◆ CONSIGNES
[A] D'après le texte sur les chaises, pourquoi le narrateur ne peut-il pas simplement en faire du petit bois ? Répondez en une à trois phrases.
[B] Poursuivez le texte sur les chaises à partir de sa dernière phrase.
═════ TEXTE FOURNI
Chaises

Le pro­prié­taire pos­sède des chais­es et une table. Elles sont à ma dis­po­si­tion. Cela veut dire qu’elles font par­tie de l’ap­parte­ment. Qu’elles soient laquées, laides, chi­nois­es, n’y fait rien. Le con­trat établi que l’ap­parte­ment est meublé. Si j’en fais du petit bois, il me fau­dra racheter les mêmes chais­es. Autant dire que l’af­faire est périlleuse. Depuis que l’une d’elle s’est effon­drée sous mon poids et que j’ai man­qué y per­dre la vie, je les regarde avec méfi­ance. D’ailleurs, je ne m’as­sois plus que je n’aie aupar­a­vant ren­vers­er la chaise et assené un bon coup de pied sur le siège pour l’emboîter au plus près. Gala se bouche ls oreilles, j’assène. Hélas, cela ne suf­fit pas. Au cours d’une con­ver­sa­tion, si j’en viens à me bal­ancer sur les pieds arrière, la chaise se désosse. Si j’in­siste, je m’énuque. Et on par­le ici d’un homme aver­ti. Qu’on imag­ine mon angoisse quand je prête l’ap­parte­ment! Bref, j’ai jugé qu’il fal­lait inter­venir.
Le pro­prié­taire vient et con­firme le prob­lème: il est ancien.
- Je vais t’en­voy­er un ébéniste.
Que je sache, un ébéniste est un arti­san qui tra­vaille le bois. Comme j’ai dit, que ces chais­es soient chi­nois­es, espag­noles ou sué­dois­es, elles ne sont pas en bois. Quant à savoir ce qu’il peut bien y avoir sous la laque… Mais le pro­prié­taire n’est pas un homme qui doute. Au cours de sa car­rière pro­fes­sion­nelle, il a occupé un poste à respon­s­abil­ités. En Espagne, cela veut dire que l’on com­mande. Dans un pays de tra­di­tion, la par­tie la plus impor­tante du tra­vail réside dans la com­mande plutôt que dans le tra­vail.
══════════
═════ ENTRÉES EXTRAITES
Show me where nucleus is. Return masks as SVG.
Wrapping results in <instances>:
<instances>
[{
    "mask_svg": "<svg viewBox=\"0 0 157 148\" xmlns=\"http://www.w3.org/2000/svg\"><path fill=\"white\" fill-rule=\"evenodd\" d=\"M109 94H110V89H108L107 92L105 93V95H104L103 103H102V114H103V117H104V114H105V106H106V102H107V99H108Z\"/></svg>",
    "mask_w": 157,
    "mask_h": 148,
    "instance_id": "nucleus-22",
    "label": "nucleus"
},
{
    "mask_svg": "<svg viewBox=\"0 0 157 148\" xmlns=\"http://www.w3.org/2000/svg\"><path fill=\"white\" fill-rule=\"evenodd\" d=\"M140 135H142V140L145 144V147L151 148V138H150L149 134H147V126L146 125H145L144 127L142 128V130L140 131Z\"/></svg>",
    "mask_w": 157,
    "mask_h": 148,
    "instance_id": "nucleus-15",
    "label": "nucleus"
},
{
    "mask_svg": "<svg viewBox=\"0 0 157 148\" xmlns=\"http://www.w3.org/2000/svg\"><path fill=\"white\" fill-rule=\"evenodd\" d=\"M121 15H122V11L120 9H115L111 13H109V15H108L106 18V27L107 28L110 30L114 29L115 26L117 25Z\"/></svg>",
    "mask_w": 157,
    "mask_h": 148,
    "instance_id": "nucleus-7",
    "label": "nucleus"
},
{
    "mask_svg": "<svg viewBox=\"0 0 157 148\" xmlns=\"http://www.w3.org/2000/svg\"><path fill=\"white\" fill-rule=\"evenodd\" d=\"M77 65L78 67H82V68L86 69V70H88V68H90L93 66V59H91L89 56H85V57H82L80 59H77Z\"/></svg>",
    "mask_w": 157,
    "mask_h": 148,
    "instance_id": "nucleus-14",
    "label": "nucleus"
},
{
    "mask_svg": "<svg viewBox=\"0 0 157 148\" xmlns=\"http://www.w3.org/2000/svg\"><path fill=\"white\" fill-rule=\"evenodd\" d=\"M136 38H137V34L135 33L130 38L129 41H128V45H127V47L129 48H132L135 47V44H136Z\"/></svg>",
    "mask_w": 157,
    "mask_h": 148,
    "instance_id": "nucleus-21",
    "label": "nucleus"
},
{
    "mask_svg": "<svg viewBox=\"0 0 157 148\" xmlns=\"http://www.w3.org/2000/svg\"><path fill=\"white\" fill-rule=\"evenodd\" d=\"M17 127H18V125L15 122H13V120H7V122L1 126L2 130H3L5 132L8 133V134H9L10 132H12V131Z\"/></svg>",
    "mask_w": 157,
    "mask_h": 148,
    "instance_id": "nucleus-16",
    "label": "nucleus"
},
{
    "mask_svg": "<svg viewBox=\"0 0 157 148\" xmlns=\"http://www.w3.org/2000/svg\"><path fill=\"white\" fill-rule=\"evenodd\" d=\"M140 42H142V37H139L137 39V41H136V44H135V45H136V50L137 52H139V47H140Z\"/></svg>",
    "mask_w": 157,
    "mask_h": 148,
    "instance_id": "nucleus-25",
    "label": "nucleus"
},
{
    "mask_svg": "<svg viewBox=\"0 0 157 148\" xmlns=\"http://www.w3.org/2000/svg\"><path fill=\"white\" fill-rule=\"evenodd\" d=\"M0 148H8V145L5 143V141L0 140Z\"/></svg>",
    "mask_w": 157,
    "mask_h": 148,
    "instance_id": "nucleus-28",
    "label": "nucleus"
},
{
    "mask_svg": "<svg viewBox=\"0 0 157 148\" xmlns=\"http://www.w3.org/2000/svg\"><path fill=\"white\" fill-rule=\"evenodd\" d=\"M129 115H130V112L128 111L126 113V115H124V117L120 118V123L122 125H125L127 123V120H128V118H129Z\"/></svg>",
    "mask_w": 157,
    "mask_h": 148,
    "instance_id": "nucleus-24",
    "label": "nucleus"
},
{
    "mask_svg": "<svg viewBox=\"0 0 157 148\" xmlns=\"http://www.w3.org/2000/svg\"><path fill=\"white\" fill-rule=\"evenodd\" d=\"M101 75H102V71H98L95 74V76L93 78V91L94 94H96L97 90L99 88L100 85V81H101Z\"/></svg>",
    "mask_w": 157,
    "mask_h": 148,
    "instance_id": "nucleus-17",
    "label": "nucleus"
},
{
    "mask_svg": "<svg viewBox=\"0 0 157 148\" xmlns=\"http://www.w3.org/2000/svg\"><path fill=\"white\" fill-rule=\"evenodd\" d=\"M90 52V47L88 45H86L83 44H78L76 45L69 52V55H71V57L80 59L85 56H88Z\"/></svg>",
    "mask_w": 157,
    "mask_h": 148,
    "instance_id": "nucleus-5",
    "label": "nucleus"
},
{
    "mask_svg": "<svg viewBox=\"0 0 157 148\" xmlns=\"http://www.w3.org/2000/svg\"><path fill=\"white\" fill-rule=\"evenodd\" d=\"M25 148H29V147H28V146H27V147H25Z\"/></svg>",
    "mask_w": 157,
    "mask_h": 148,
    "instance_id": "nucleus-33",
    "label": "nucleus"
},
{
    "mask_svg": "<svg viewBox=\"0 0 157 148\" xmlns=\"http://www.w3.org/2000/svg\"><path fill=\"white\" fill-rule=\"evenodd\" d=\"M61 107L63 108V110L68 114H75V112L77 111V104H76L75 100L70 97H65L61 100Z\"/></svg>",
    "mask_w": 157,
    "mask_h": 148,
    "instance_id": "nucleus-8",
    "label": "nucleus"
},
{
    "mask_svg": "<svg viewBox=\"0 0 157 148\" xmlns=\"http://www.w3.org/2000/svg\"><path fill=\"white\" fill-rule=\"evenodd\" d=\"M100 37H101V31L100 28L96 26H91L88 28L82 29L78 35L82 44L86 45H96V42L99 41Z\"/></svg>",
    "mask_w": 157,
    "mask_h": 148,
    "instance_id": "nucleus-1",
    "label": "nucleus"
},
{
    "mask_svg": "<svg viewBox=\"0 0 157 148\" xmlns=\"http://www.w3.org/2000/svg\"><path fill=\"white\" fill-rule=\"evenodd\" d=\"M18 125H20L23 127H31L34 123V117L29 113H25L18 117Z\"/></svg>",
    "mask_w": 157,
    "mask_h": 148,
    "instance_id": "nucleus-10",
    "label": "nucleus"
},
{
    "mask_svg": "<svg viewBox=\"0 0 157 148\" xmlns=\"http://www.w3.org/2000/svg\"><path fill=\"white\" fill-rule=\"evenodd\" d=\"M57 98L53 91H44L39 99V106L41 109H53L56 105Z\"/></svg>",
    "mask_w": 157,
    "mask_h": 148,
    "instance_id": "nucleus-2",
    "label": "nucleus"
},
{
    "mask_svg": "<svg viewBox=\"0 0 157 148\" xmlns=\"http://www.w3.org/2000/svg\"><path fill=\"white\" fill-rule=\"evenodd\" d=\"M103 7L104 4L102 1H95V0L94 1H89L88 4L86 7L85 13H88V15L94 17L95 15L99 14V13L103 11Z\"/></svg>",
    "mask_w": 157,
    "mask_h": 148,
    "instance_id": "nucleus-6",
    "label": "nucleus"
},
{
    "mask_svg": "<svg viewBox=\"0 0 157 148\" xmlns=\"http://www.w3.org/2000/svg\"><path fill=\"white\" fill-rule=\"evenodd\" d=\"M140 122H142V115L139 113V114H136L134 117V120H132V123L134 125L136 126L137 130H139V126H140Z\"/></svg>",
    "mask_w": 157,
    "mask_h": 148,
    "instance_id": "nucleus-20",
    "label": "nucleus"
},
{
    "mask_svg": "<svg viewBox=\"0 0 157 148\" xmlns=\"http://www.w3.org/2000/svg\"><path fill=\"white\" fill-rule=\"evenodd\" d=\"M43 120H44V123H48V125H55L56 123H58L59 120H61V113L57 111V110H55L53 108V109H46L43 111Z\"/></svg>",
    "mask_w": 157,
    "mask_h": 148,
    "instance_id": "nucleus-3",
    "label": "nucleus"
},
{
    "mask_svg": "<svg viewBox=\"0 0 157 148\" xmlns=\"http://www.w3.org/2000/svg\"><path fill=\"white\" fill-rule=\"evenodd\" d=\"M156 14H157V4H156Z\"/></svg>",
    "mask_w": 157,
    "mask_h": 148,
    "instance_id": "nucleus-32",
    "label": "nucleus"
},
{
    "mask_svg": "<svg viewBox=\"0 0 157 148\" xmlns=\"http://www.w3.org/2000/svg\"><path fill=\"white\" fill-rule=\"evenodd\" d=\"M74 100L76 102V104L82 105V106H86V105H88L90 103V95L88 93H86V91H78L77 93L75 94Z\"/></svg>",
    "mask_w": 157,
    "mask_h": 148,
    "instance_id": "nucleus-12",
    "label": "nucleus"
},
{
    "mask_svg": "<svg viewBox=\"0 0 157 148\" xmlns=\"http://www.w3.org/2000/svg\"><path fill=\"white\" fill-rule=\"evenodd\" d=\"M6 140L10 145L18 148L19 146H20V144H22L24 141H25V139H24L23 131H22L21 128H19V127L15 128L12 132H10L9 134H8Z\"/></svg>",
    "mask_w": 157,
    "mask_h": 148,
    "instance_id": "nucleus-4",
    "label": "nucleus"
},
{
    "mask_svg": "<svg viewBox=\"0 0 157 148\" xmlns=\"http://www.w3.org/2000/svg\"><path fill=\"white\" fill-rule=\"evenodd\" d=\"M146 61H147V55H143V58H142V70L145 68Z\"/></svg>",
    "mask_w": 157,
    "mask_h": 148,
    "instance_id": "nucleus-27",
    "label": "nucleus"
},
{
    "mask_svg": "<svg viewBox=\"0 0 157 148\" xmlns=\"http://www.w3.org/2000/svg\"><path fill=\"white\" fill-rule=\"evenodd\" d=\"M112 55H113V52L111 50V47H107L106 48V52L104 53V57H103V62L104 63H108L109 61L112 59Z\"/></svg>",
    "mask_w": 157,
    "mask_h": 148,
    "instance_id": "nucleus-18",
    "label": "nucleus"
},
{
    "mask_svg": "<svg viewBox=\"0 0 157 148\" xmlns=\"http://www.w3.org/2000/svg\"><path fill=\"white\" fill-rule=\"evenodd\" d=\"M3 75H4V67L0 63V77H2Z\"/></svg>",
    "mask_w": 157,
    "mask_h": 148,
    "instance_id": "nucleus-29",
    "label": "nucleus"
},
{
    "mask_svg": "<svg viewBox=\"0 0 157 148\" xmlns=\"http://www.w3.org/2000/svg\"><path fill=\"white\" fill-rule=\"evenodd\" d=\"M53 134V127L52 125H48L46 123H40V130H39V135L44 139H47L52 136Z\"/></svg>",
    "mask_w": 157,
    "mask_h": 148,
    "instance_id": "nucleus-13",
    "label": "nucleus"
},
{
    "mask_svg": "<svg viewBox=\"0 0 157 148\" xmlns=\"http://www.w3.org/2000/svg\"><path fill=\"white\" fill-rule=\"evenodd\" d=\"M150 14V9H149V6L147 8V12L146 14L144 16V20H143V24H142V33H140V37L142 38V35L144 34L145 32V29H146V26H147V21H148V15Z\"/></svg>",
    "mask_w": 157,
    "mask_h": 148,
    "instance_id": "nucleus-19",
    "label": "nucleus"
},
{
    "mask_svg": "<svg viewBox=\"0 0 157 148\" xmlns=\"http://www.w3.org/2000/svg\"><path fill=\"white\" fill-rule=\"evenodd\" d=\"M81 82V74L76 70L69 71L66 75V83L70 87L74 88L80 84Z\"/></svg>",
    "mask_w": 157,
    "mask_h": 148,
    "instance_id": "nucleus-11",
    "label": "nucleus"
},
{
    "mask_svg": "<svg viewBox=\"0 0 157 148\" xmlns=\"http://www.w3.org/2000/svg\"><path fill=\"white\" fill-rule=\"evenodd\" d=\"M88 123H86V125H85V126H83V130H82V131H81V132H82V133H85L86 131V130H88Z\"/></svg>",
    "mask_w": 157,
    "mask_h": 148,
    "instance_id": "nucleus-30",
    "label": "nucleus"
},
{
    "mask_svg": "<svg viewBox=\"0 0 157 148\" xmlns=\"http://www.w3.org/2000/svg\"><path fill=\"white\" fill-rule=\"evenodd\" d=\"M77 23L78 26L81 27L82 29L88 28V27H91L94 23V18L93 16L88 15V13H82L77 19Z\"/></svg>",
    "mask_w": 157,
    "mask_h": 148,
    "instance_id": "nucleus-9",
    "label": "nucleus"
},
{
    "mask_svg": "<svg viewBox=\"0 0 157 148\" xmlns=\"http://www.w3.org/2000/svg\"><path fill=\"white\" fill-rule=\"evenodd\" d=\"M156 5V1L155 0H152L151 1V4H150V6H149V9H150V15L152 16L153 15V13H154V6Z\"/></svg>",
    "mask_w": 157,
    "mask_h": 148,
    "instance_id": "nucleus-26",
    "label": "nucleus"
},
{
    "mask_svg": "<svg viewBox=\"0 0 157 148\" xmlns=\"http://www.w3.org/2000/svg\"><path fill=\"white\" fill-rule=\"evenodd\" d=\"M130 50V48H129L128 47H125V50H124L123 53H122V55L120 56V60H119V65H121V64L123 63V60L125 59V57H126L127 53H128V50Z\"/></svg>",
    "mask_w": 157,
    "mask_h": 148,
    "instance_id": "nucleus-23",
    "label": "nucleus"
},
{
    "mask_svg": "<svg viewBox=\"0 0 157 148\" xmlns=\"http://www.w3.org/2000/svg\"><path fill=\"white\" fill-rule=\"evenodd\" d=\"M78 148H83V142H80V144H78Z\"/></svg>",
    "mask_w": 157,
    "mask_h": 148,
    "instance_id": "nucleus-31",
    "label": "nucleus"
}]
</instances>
══════════
◆ RÉPONSES
[A] Les chaises appartiennent au propriétaire et font partie de l'appartement, puisque le contrat établit que celui-ci est meublé. S'il les détruisait, il lui faudrait racheter les mêmes chaises.

[B]
Hier matin, l’ébéniste sonne à la porte. En fait d’ébéniste, il s’ag­it d’un fac­to­tum répon­dant au nom de Diego. La dernière fois qu’il a son­né à la porte, il était instal­la­teur de stores. Il saisit une chaise, la ren­verse. Je tire sur le pied. Le siège me reste dans les mains.
- Le pro­prié­taire pense qu’il faut rec­oller, dis-je navré.
Si je dis cela à Diego c’est parce que je ne peux pas lui dire le fond de ma pen­sée: brûlez-moi ces chais­es!
Diego me mon­tre alors les traces de colle sur les join­tures. Elles ont déjà été col­lées plusieurs fois. Il hausse les épaules. Je fais de même. Il annonce qu’il va faire son rap­port au pro­prié­taire et s’en va. Le pro­prié­taire m’ap­pelle. “Je te donne des nou­velles avant ce soir”, me dit-il.
Ce matin, avant de par­tir pour l’aéro­port, j’at­trappe les chais­es une après l’autre, je les désosse et range les pièces par caté­gories: sièges, pieds, dossiers, coussins, sup­ports. Puis j’écris au pro­prié­taire: “tu jugeras par toi-même, mais, à mon avis, il faut les remplacer.”